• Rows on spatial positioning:
"""
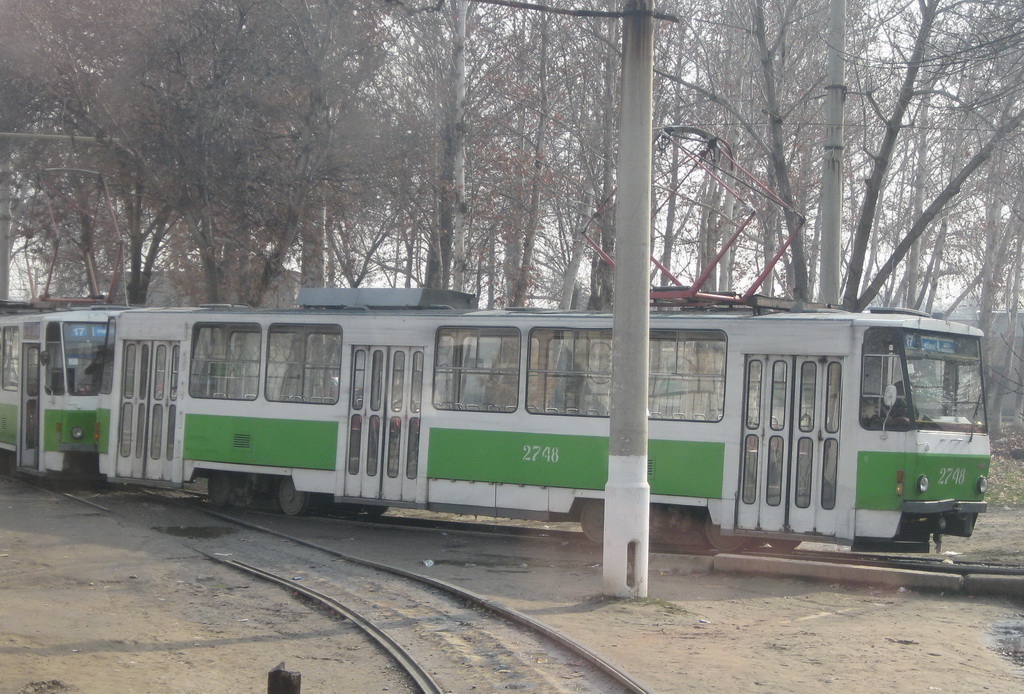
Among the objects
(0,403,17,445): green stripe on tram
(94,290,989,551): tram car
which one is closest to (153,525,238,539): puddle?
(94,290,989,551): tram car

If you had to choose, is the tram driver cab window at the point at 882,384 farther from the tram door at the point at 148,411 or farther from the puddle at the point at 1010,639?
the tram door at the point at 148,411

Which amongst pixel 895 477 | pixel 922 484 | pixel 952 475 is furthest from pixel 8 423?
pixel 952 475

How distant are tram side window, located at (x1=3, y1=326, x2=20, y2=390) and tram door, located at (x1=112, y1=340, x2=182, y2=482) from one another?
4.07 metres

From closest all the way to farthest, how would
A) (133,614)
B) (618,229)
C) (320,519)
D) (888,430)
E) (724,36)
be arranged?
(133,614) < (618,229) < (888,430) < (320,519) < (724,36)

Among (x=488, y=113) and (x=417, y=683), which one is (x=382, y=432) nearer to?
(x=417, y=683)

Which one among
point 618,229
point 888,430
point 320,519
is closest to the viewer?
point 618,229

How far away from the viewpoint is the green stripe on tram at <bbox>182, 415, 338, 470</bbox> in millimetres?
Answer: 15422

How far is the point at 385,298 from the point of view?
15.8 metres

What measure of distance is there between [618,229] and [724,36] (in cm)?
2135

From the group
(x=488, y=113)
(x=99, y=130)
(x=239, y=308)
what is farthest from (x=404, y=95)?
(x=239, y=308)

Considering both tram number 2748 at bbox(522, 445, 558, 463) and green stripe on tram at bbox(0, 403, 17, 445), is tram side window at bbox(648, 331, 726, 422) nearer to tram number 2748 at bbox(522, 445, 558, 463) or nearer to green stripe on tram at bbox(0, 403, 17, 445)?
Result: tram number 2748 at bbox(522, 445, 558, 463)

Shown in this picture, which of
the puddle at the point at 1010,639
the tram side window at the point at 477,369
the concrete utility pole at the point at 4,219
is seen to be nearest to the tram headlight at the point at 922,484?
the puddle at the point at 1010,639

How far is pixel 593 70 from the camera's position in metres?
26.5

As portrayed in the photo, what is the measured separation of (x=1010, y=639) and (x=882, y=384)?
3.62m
"""
• Required work:
Copy out the rows word for word, starting at the line that contains "What measure of" and ending at the last of the rows.

• Answer for the task:
What measure of distance is there between [618,229] and [724,36] (in cm)?
2135

From the group
(x=488, y=113)
(x=99, y=130)
(x=239, y=308)
what is farthest from (x=404, y=95)?
(x=239, y=308)

Considering both tram number 2748 at bbox(522, 445, 558, 463) and green stripe on tram at bbox(0, 403, 17, 445), is tram side window at bbox(648, 331, 726, 422) nearer to tram number 2748 at bbox(522, 445, 558, 463) or nearer to green stripe on tram at bbox(0, 403, 17, 445)?
Result: tram number 2748 at bbox(522, 445, 558, 463)

Shown in this picture, which of
the puddle at the point at 1010,639
the tram side window at the point at 477,369
the concrete utility pole at the point at 4,219
is seen to be nearest to the tram headlight at the point at 922,484?
the puddle at the point at 1010,639

How far is pixel 593 70 from the camera's position in metres?
26.5

As portrayed in the photo, what is the measured separation of (x=1010, y=639) and (x=882, y=384)?
3.62m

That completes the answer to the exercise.